* [SELECTED PASSAGE]
BEGIN

It's not "weasel words" -- there's a difference between an "experiment where city government changes traffic light patterns" and "experiment as in Institutional Review Board", and I suggest relaxing in general.


No, there’s not. Any of the examples I gave could be conducted by university researchers subject to the IRB, or by corporate/government researchers not subject to an IRB and informed consent requirements. When I worked in my university’s statistical consulting center in graduate school I could have consulted on the same experiment either subject to IRB or not depending on who the client was.


Thank you for the shift in tone: I'm honestly unsure what you mean, steelmanning: you worked as a consultant at a university and not all work you did involving experiments was for IRB experiments --- I guess what I'd say is, the fact you're able to make that distinction does seem to confirm my initial observation that the grandparent of my original post in this thread was drawing on IRB-style experiments to condemn excesses of colloquial-style experiments in tech.


No, there is no distinction between “IRB-style experiments” and “colloquial-style experiments.” Exactly the same experiment could be subject to IRB or not depending on who was running it. The distinction you’re trying to make does not exist.


> there is no distinction between “IRB-style experiments” and “colloquial-style experiments

Fascinating. How were you able to draw a distinction in your previous comment, then? :)


I didn’t. I drew a distinction between experiments subject to IRB and experiments not subject to IRB, not as a function of the type of experiment, but as a function of other factors—namely who is doing the experiment. I thought this was pretty clear:

> When I worked in my university’s statistical consulting center in graduate school I could have consulted on the same experiment either subject to IRB or not depending on who the client was.

(emphasis added). Somehow you misread it.


Yeah Im sorry, I definitely don't understand the significance of the client stuff. And it's on me.

I did have a similar job for 2 years (statistics assistant farmed out to help out on different grants as needed), but clearly not long enough.

I'm a bit flummoxed, though. I had the very distinct impression an IRB imposes certain requirements.

I shouldn't even call it an impression, you're aware of it too.

Like, an experiment under the IRB has certain tasks others don't.

I don't understand what I'm missing or what's missing in our communication here.

I almost called up an old prof to ask but any question I could think of, I sound high ("does an IRB supervised experiment have different requirements from, say, a city changing traffic light timings on a street?")

Are you just trying to say in theory an IRB could always impose no requirements other than talking to the IRB, and the IRB considered human subjects and say "go ahead, ethical"?

END

* [CHALLENGE]
Can you copy the passage of the IRB discussion above, word for word, from "Yeah Im sorry, I" to "aware of it too."?

* [DATA LINES]
BEGIN

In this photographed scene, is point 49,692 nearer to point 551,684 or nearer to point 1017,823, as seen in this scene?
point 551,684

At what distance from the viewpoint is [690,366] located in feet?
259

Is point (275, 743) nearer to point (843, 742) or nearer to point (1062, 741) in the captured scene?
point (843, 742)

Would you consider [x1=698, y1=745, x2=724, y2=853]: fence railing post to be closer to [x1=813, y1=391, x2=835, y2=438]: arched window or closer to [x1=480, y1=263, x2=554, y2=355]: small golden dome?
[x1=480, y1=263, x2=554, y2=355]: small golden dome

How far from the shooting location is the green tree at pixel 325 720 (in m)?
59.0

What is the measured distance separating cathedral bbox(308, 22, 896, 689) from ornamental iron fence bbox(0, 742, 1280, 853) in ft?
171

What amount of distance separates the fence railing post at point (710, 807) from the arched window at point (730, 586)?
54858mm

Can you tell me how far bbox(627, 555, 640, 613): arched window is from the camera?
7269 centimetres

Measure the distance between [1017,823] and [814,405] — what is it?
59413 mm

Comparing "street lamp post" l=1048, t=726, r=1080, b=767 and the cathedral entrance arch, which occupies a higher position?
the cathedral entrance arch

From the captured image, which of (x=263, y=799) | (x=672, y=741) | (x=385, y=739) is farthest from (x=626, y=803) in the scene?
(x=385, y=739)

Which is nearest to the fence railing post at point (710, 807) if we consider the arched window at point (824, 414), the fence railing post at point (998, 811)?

END
BEGIN

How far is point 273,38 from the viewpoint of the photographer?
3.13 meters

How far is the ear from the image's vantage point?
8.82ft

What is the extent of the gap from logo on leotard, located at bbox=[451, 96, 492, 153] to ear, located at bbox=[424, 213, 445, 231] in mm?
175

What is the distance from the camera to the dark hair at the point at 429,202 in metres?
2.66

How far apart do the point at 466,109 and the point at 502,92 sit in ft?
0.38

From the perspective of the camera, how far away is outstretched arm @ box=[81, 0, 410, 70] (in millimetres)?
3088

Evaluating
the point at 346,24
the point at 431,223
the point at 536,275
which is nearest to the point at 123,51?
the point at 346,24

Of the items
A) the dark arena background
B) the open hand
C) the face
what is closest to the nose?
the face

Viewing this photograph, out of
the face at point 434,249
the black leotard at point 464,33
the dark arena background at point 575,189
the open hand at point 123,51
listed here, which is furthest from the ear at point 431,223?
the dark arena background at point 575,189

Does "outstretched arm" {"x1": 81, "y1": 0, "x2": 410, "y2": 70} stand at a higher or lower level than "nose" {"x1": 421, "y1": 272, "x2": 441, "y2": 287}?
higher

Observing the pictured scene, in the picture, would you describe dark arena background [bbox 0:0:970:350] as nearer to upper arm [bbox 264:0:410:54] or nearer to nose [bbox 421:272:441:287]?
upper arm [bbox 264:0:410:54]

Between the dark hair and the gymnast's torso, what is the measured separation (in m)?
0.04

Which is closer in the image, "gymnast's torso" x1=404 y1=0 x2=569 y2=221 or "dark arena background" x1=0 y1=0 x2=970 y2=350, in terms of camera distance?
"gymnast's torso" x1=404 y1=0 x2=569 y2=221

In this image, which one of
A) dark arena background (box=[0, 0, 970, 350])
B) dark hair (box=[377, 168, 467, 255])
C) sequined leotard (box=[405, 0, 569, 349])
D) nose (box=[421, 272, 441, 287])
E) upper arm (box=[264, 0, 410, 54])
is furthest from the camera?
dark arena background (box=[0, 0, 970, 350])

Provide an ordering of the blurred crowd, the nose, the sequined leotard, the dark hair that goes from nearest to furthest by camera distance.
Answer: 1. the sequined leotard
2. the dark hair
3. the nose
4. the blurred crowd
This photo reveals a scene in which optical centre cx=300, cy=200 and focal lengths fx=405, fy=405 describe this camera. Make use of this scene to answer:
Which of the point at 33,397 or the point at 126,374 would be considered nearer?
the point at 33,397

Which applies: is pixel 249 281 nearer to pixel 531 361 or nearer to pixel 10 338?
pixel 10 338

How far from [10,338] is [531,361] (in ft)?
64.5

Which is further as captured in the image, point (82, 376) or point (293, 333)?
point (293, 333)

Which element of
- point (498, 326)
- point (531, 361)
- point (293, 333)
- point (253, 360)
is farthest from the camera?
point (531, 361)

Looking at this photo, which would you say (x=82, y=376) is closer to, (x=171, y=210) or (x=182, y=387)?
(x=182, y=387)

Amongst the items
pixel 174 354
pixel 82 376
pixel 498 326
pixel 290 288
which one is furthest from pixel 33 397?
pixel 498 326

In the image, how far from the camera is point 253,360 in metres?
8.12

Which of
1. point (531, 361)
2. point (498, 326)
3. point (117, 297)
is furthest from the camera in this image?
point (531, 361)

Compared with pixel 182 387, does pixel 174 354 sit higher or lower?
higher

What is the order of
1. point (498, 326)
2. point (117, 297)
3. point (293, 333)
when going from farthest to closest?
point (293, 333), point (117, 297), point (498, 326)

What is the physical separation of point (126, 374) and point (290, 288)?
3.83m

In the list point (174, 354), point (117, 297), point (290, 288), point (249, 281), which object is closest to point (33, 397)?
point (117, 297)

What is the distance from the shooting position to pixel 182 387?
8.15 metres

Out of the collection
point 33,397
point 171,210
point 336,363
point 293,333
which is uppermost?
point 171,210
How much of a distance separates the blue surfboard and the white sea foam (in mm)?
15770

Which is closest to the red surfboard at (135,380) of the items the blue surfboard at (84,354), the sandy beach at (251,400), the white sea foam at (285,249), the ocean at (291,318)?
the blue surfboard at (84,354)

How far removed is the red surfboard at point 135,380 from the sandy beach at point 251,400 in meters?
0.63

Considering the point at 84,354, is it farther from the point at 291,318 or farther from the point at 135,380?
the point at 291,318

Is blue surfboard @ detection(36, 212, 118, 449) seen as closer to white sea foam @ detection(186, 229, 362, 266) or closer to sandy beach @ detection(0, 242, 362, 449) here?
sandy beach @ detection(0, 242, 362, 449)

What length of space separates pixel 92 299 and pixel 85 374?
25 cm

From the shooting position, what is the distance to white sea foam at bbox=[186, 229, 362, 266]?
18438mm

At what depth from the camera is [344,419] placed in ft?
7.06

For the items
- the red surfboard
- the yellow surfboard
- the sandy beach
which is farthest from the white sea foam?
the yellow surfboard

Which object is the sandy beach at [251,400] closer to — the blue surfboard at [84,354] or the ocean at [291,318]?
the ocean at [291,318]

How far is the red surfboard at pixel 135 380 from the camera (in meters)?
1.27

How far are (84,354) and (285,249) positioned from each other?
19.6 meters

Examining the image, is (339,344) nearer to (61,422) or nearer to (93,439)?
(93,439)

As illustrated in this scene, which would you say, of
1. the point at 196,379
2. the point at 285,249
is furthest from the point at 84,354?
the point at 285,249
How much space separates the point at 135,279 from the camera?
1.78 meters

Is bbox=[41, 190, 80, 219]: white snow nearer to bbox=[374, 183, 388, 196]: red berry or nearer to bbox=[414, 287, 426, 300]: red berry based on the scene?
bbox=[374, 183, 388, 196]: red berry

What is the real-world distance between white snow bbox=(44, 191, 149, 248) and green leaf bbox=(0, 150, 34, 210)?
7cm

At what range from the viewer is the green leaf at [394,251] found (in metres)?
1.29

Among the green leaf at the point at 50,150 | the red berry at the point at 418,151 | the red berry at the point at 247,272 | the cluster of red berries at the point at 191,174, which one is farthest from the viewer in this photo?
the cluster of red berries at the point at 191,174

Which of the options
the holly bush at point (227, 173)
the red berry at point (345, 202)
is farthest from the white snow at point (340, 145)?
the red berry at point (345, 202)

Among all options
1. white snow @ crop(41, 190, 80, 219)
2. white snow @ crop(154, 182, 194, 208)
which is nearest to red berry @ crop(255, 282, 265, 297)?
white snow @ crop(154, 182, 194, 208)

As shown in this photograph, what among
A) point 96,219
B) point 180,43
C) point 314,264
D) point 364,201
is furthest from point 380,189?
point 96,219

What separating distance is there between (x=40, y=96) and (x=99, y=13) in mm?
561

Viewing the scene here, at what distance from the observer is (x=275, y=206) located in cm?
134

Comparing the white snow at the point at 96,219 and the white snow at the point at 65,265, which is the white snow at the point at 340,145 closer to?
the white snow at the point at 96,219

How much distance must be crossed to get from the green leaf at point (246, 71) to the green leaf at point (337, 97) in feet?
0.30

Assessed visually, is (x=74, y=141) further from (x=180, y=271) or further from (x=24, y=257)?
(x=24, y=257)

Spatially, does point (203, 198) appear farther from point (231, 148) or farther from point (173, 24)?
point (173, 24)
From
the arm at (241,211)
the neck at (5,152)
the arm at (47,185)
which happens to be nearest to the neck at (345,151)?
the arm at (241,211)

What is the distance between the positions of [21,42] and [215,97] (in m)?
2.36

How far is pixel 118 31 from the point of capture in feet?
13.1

END

* [RESULT OF THE EXERCISE]
Yeah Im sorry, I definitely don't understand the significance of the client stuff. And it's on me.

I did have a similar job for 2 years (statistics assistant farmed out to help out on different grants as needed), but clearly not long enough.

I'm a bit flummoxed, though. I had the very distinct impression an IRB imposes certain requirements.

I shouldn't even call it an impression, you're aware of it too.